Summary: puppet consumes CPU in ERESTARTNOHAND loop
Product: [Fedora] Fedora EPEL Reporter: Ade Rixon <ade.rixon>
Component: puppetAssignee: Jeroen van Meeuwen <vanmeeuwen+fedora>
Status: CLOSED DEFERRED QA Contact: Fedora Extras Quality Assurance <extras-qa>
Severity: low Docs Contact:
Priority: unspecified    
Version: el5CC: k.georgiou, ktdreyer, tmz, vanmeeuwen+fedora
Target Milestone: ---   
Target Release: ---   
Hardware: All   
OS: Linux   
Whiteboard:
Fixed In Version: Doc Type: Bug Fix
Doc Text:
Story Points: ---
Clone Of: Environment:
Last Closed: 2013-03-18 15:03:10 UTC Type: ---
Regression: --- Mount Type: ---
Documentation: --- CRM:
Verified Versions: Category: ---
oVirt Team: --- RHEL 7.3 requirements from Atomic Host:
Cloudforms Team: --- Target Upstream Version:

Description Ade Rixon 2011-12-22 09:25:39 UTC
Description of problem:
The Puppet client (0.25.5 and latest 2.6.12) consumes low but measurable amounts of CPU while idle. Running strace on it shows the following loop:

select(4, [3], [], [], {10, 130000})    = ? ERESTARTNOHAND (To be restarted)
--- SIGVTALRM (Virtual timer expired) @ 0 (0) ---
rt_sigreturn(0x1a)                      = -1 EINTR (Interrupted system call)
select(4, [3], [], [], {10, 110000})    = ? ERESTARTNOHAND (To be restarted)
--- SIGVTALRM (Virtual timer expired) @ 0 (0) ---
rt_sigreturn(0x1a)                      = -1 EINTR (Interrupted system call)
(ad infinitum)

Over time, this leads Puppet to consume an inordinate amount of system I/O wait time (approaching 100% in top) and require a restart.

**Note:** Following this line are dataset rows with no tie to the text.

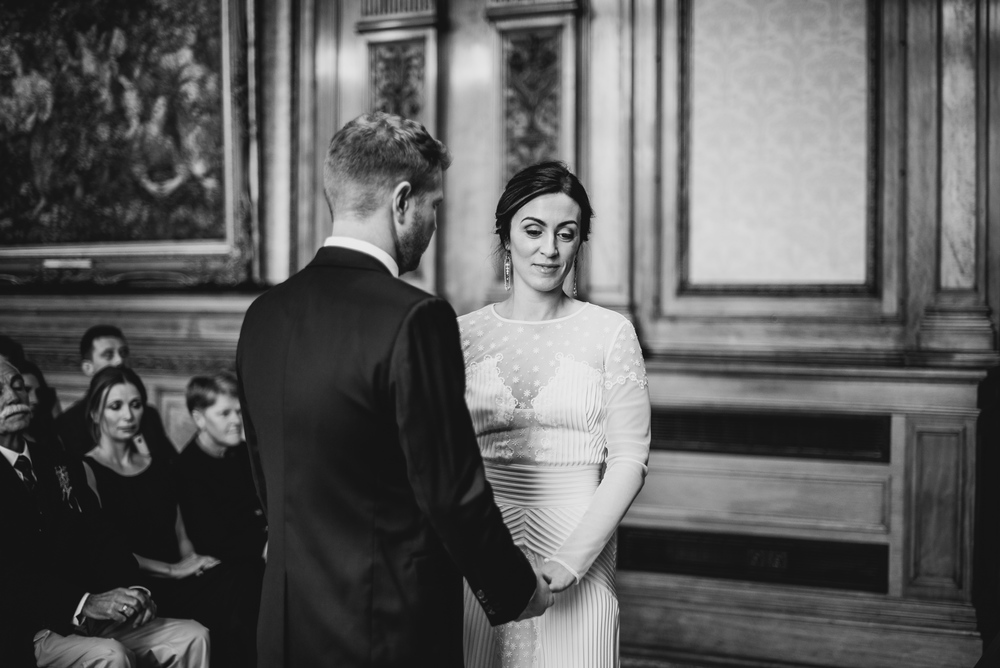 0031-LISA-DEVINE-PHOTOGRAPHY-ALTERNATIVE-WEDDING-GLASGOW-CITY-WEDDING.JPG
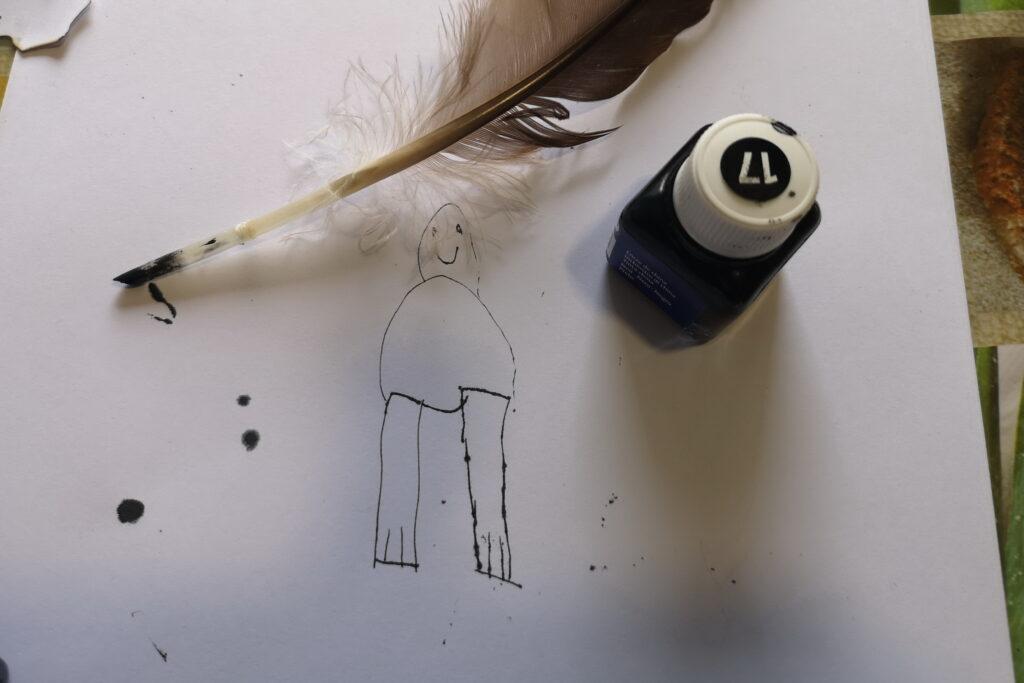 Laboratorio per bambini: pergamene e penne d'oca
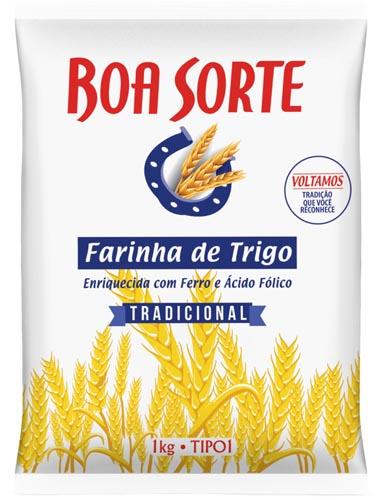 Farinha de Trigo Boa Sorte Especial 1Kg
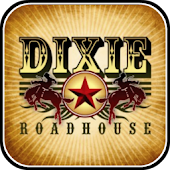 Dixie Roadhouse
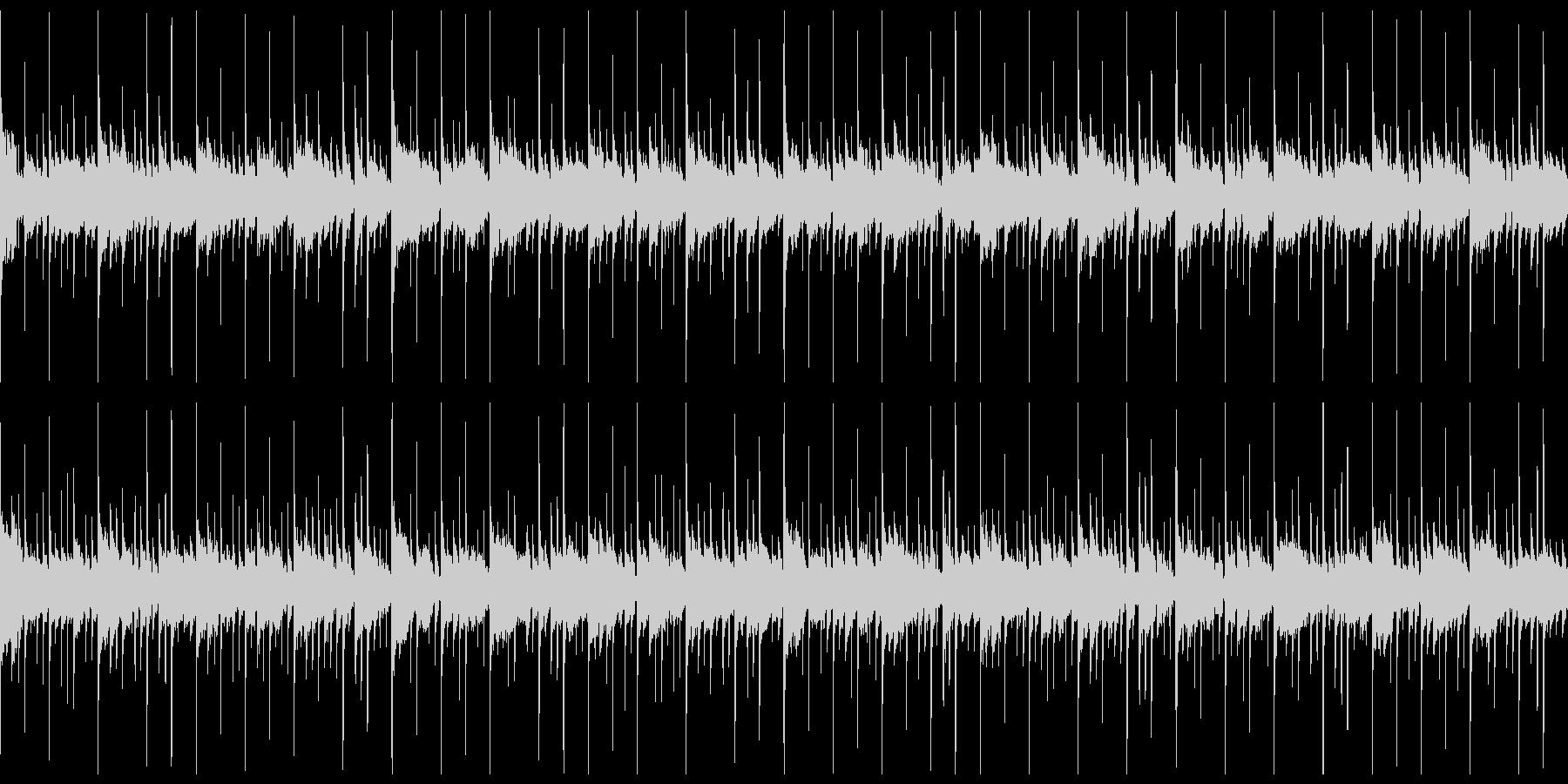 敵基地や陣地に潜入する時のBGMver2の未再生の波形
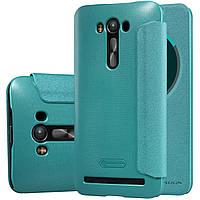 Кожаный чехол Nillkin Sparkle для Asus Zenfone 2 Laser ZE550KL голубой, фото 1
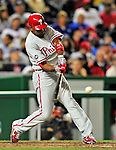 29 September 2010: Philadelphia Phillies' outfielder Ben Francisco in action against the Washington Nationals at Nationals Park in Washington, DC. The Phillies defeated the Nationals 7-1 to take the rubber game of their 3-game series. Mandatory Credit: Ed Wolfstein Photo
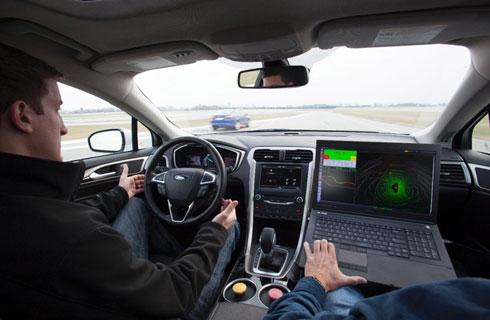 Ford avanza en la investigacin sobre manejo autnomo mega autos blueprint for mobility malvernweather Choice Image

This appears to be Puppet bug #1539 around network partitioning, which is allegedly caused by a Ruby pthreads issue (#2553) that may or may not be addressed in later 1.8.7 releases. As Puppet is normally expected to be a long-running process, is there any chance of backporting an upstream fix to RHEL?

Version-Release number of selected component (if applicable):
0.25.5, 2.6.12

How reproducible:
Install, configure and run Puppet client against remote Puppet master.

Steps to Reproduce:
1. service puppet start
2. strace -p `pgrep puppet`
3.
  
Actual results:
select(4, [3], [], [], {10, 130000})    = ? ERESTARTNOHAND (To be restarted)
--- SIGVTALRM (Virtual timer expired) @ 0 (0) ---
rt_sigreturn(0x1a)                      = -1 EINTR (Interrupted system call)
select(4, [3], [], [], {10, 110000})    = ? ERESTARTNOHAND (To be restarted)
--- SIGVTALRM (Virtual timer expired) @ 0 (0) ---
rt_sigreturn(0x1a)                      = -1 EINTR (Interrupted system call)


Expected results:
Process sleeping when not executing a Puppet run.

Additional info:

Comment 1 Todd Zullinger 2013-03-18 15:03:10 UTC
If this bug still affects current releases, please reopen and change the product/component to RHEL/ruby.  Thanks.